- ENTRIES SUPPLIED:
↓↓↓
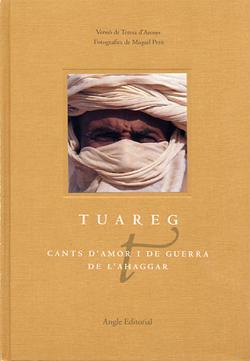 TUAREG -CANTS D'AMOR I DE GUERRA DE L'AHAGGAR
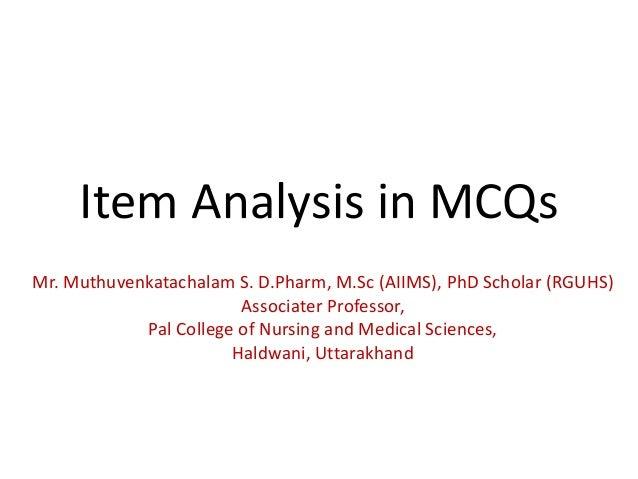 Item Analysis in MCQs Mr. Muthuvenkatachalam S. D.Pharm, M.Sc (AIIMS), PhD Scholar (RGUHS) Associater Professor, Pal Colle...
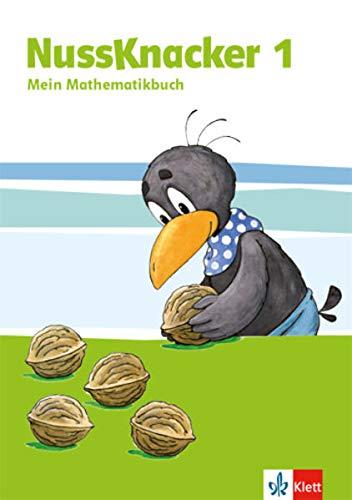 Nussknacker 1: Schülerbuch Klasse 1: Ausgabe für Hamburg, Bremen, Hessen, Baden-Württemberg, Berlin, Brandenburg, Mecklenburg-Vorpommern, Sachsen-Anhalt, Thüringen (Nussknacker. Ausgabe ab 2015)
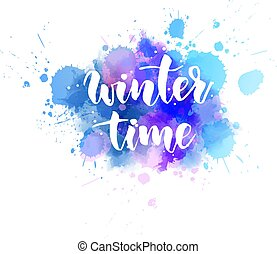 Winter time - lettering calligraphy
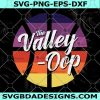 The Valley Oop Basketball Phoenix Suns Valley SVG - The Valley Pheonix Suns -Phoenix Suns NBA Basketball Team SVG - Pheonix Suns Basketball svg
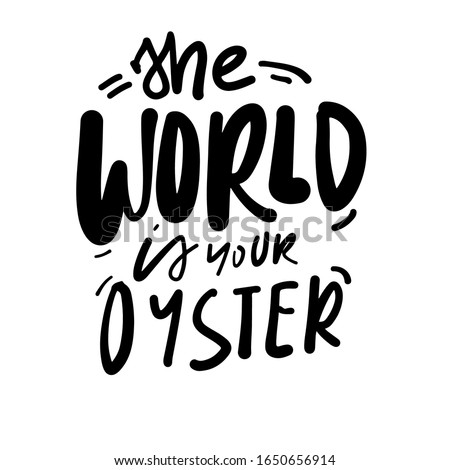 The world is your oyster. Oyster quote fot  design.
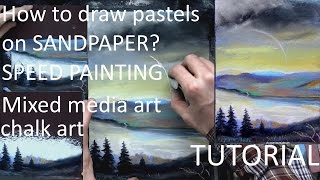 "HOW TO DRAW LANDSCAPE Tutorial: ""Autumn"" - using soft pastels on sandpaper"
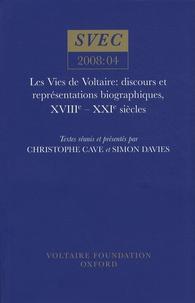 Christophe Cave et Simon Davies - Les Vies de Voltaire : discours et représentations biographiques, XVIIIe-XXIe siècles.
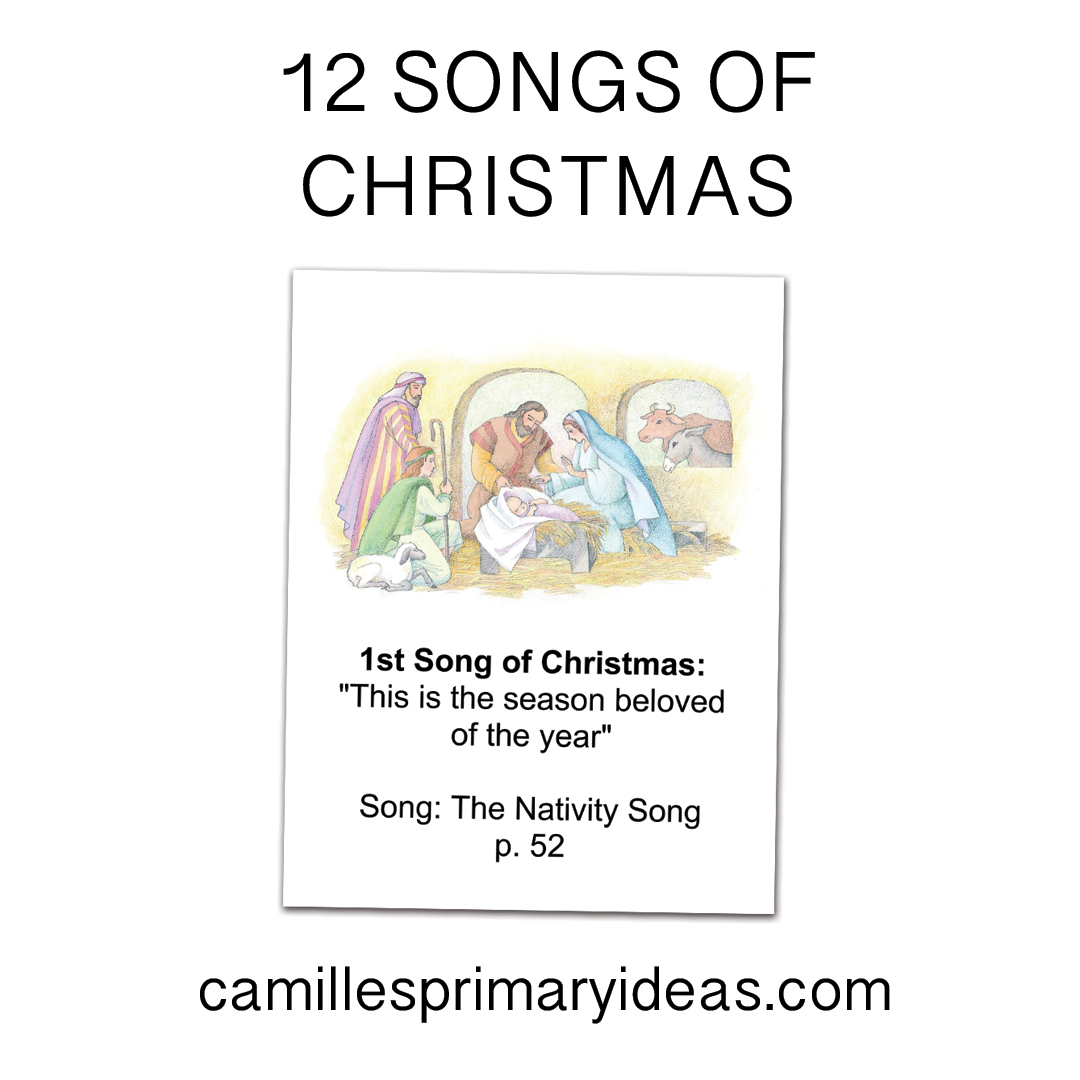 Camille's Primary Ideas: 12 Songs of Christmas activity from the Friend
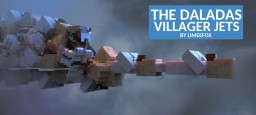 The Daladas - Villager Jet (From Villager News: WAR!) Minecraft Map & Project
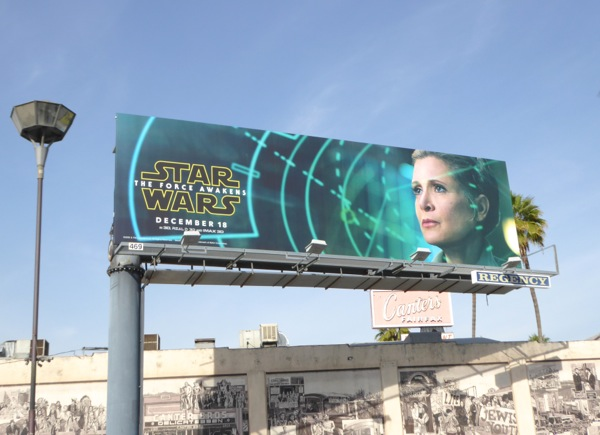 Carrie Fisher Star Wars Force Awakens billboard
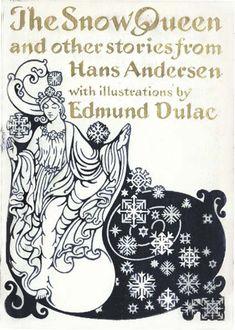 Edmund Dulac, Book Posters, Hans Christian, Snow Queen, Golden Age, Jessie, Mythology, Childrens Books, Illustrators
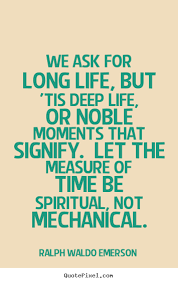 Quotes About Life We Ask For Long Life But 'tis Deep Life Or Inspiration Long Deep Quotes About Life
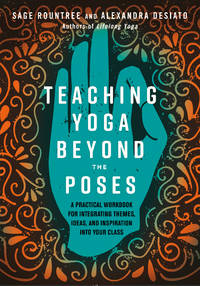 TEACHING YOGA BEYOND THE POSES: A Practical Handbook For Integrating Themes, Ideas & Inspiration Into Your Class (O)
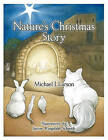 Nature's Christmas Story by Michael J. Larson (Paperback, 2010)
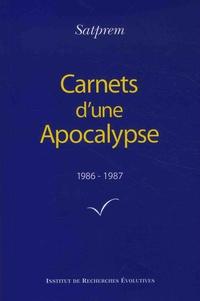Satprem - Carnets d'une Apocalypse - Tome 6 (1986-1987).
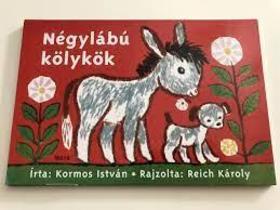 Kormos István - NÉGYLÁBÚ KÖLYKÖK - LEPORELLÓ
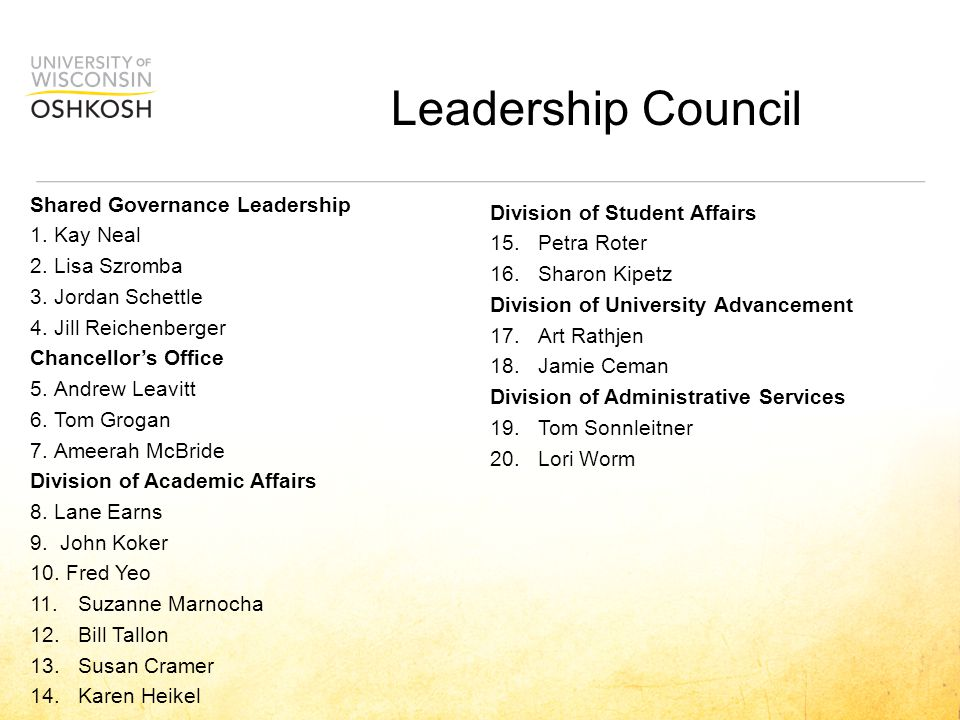 Leadership Council Shared Governance Leadership 1.Kay Neal 2.Lisa Szromba 3.Jordan Schettle 4.Jill Reichenberger Chancellor's Office 5.Andrew Leavitt 6.Tom Grogan 7.Ameerah McBride Division of Academic Affairs 8.Lane Earns 9.
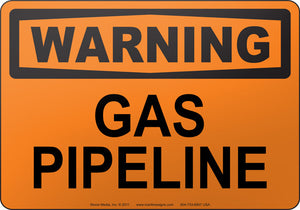 Warning: Gas Pipeline
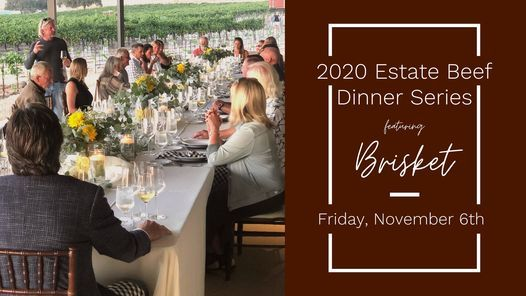 2020 Estate Beef Dinner Series: Brisket, 6 November | Event in Paso Robles | AllEvents.in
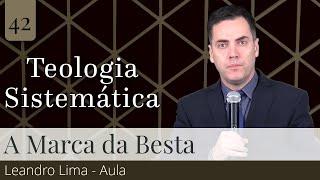42. O Número da Besta - Leandro Lima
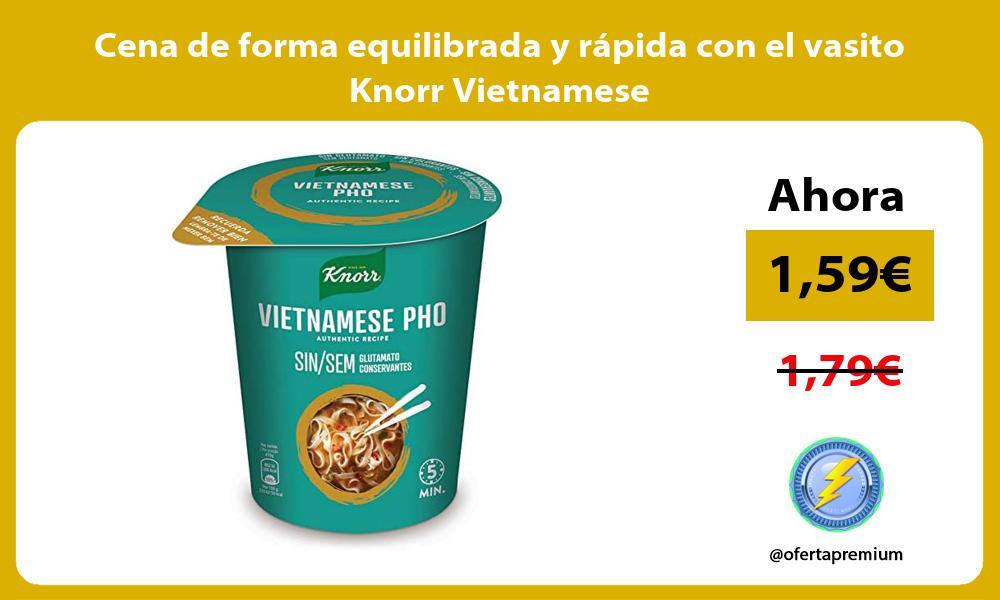 Cena de forma equilibrada y rápida con el vasito Knorr Vietnamese
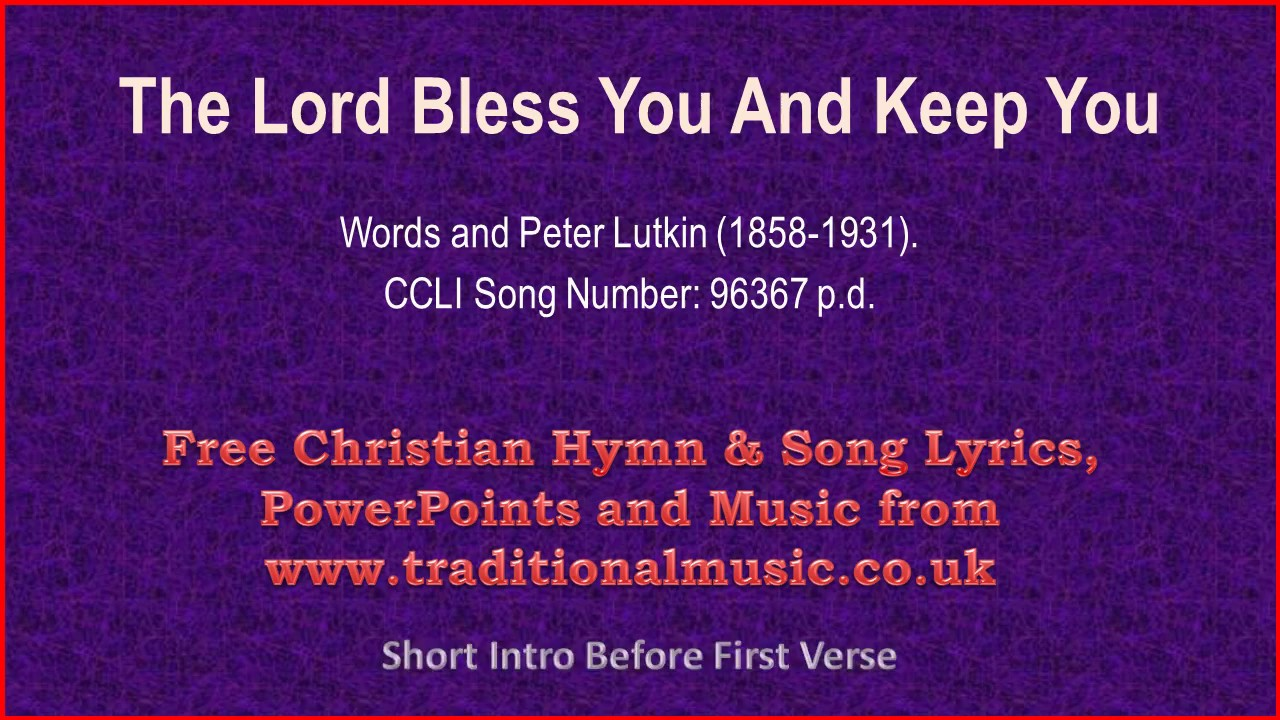 The Lord Bless You And Keep You Hymn Lyrics Music Youtube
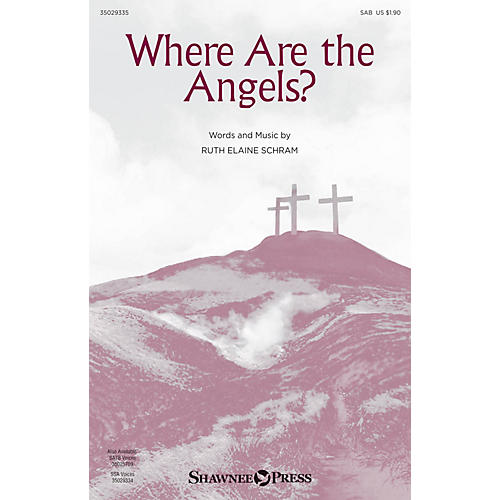 Shawnee Press Where Are the Angels? SAB composed by Ruth Elaine Schram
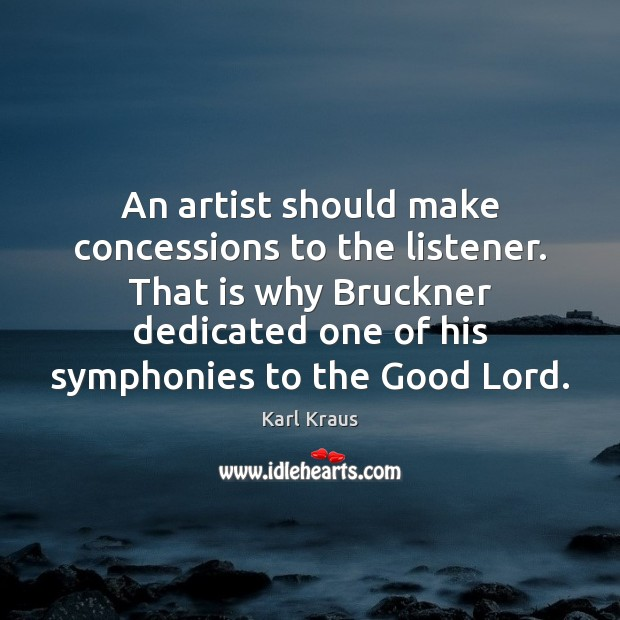 Image, An artist should make concessions to the listener. That is why Bruckner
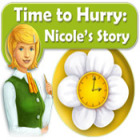 Time to Hurry: Nicole's Story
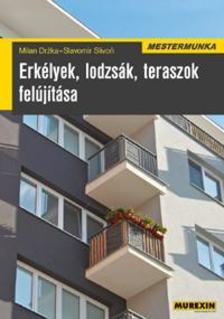 DRZKA, MILAN - SLIVON, SLAVOMI - Erkélyek, lodzsák, teraszok felújítása - Mestermunka [nyári akció]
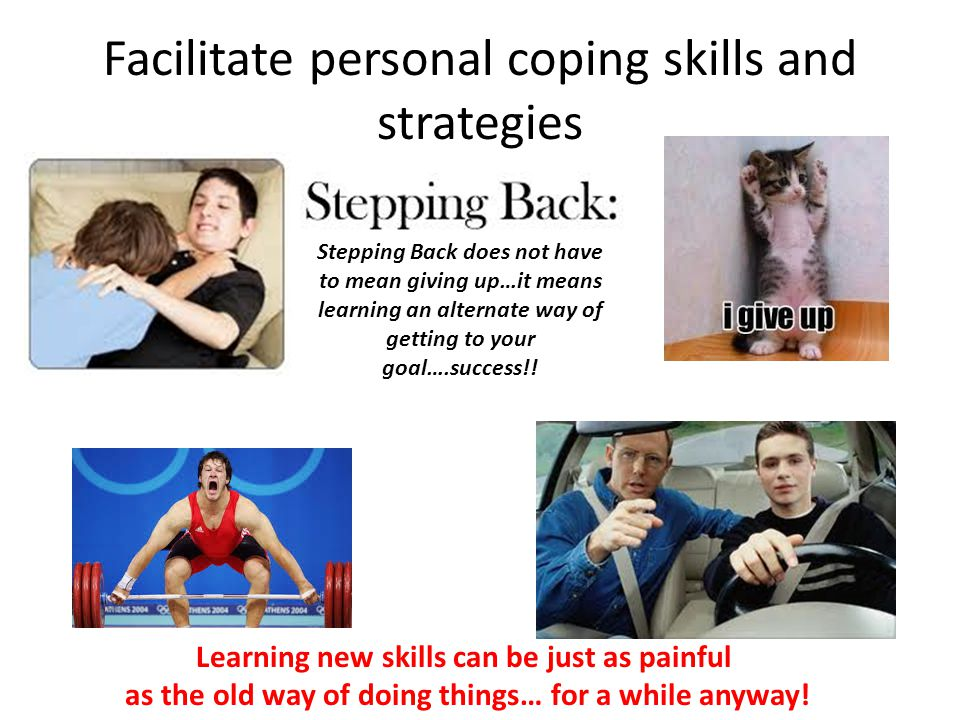 Facilitate personal coping skills and strategies Learning new skills can be just as painful as the old way of doing things… for a while anyway.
↑↑↑
Exactly as written, reproduce the lines from the beginning of the material through the line with "Quotes About Life We", and skip any picture.

- RESULT FOR THIS EXERCISE:
 TUAREG -CANTS D'AMOR I DE GUERRA DE L'AHAGGAR
 Item Analysis in MCQs Mr. Muthuvenkatachalam S. D.Pharm, M.Sc (AIIMS), PhD Scholar (RGUHS) Associater Professor, Pal Colle...
 Nussknacker 1: Schülerbuch Klasse 1: Ausgabe für Hamburg, Bremen, Hessen, Baden-Württemberg, Berlin, Brandenburg, Mecklenburg-Vorpommern, Sachsen-Anhalt, Thüringen (Nussknacker. Ausgabe ab 2015)
 Winter time - lettering calligraphy
 The Valley Oop Basketball Phoenix Suns Valley SVG - The Valley Pheonix Suns -Phoenix Suns NBA Basketball Team SVG - Pheonix Suns Basketball svg
 The world is your oyster. Oyster quote fot  design.
 "HOW TO DRAW LANDSCAPE Tutorial: ""Autumn"" - using soft pastels on sandpaper"
 Christophe Cave et Simon Davies - Les Vies de Voltaire : discours et représentations biographiques, XVIIIe-XXIe siècles.
 Camille's Primary Ideas: 12 Songs of Christmas activity from the Friend
 The Daladas - Villager Jet (From Villager News: WAR!) Minecraft Map & Project
 Carrie Fisher Star Wars Force Awakens billboard
 Edmund Dulac, Book Posters, Hans Christian, Snow Queen, Golden Age, Jessie, Mythology, Childrens Books, Illustrators
 Quotes About Life We Ask For Long Life But 'tis Deep Life Or Inspiration Long Deep Quotes About Life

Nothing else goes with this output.